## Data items
** BEGIN **
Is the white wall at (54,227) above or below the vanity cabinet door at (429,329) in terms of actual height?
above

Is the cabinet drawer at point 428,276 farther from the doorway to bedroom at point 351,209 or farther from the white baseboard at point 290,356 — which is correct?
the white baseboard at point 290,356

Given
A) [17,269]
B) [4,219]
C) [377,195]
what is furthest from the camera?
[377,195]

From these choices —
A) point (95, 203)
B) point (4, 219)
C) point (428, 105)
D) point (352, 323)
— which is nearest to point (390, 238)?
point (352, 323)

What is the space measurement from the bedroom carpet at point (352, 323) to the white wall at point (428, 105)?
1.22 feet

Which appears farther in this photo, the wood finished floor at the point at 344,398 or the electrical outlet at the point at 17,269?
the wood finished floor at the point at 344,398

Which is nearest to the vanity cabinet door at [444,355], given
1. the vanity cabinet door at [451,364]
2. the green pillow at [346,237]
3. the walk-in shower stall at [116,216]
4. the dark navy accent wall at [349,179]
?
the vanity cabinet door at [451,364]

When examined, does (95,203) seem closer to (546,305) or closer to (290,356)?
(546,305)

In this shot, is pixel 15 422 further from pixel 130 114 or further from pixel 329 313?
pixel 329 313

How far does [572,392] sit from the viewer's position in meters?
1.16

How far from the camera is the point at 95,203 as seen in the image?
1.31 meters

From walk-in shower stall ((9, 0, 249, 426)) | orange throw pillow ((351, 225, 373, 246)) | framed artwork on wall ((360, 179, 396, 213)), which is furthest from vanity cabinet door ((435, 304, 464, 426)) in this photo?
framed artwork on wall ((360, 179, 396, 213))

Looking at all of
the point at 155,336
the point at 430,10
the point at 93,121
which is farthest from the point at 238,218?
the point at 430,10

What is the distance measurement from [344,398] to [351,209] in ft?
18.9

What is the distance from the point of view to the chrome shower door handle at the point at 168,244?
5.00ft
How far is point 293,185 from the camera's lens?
** END **
## SHORT PROBLEM
Exactly as written above, please repeat the entries.

## WORKED ANSWER
Is the white wall at (54,227) above or below the vanity cabinet door at (429,329) in terms of actual height?
above

Is the cabinet drawer at point 428,276 farther from the doorway to bedroom at point 351,209 or farther from the white baseboard at point 290,356 — which is correct?
the white baseboard at point 290,356

Given
A) [17,269]
B) [4,219]
C) [377,195]
what is furthest from the camera?
[377,195]

From these choices —
A) point (95, 203)
B) point (4, 219)
C) point (428, 105)
D) point (352, 323)
— which is nearest to point (390, 238)?
point (352, 323)

What is the space measurement from the bedroom carpet at point (352, 323) to the white wall at point (428, 105)?
1.22 feet

Which appears farther in this photo, the wood finished floor at the point at 344,398 or the electrical outlet at the point at 17,269?
the wood finished floor at the point at 344,398

Which is nearest to the vanity cabinet door at [444,355], given
1. the vanity cabinet door at [451,364]
2. the green pillow at [346,237]
3. the walk-in shower stall at [116,216]
4. the dark navy accent wall at [349,179]
?
the vanity cabinet door at [451,364]

When examined, does (95,203) seem closer to (546,305) or closer to (290,356)?
(546,305)

In this shot, is pixel 15 422 further from pixel 130 114 or further from pixel 329 313?
pixel 329 313

How far does [572,392] sit from the viewer's position in meters?
1.16

How far from the camera is the point at 95,203 as seen in the image?
1.31 meters

From walk-in shower stall ((9, 0, 249, 426)) | orange throw pillow ((351, 225, 373, 246)) | framed artwork on wall ((360, 179, 396, 213)), which is furthest from vanity cabinet door ((435, 304, 464, 426)) in this photo?
framed artwork on wall ((360, 179, 396, 213))

Looking at all of
the point at 155,336
the point at 430,10
the point at 93,121
which is farthest from the point at 238,218?
the point at 430,10

What is the distance measurement from [344,398] to [351,209] in ft?
18.9

What is the distance from the point of view to the chrome shower door handle at the point at 168,244?
5.00ft
How far is point 293,185 from the camera's lens?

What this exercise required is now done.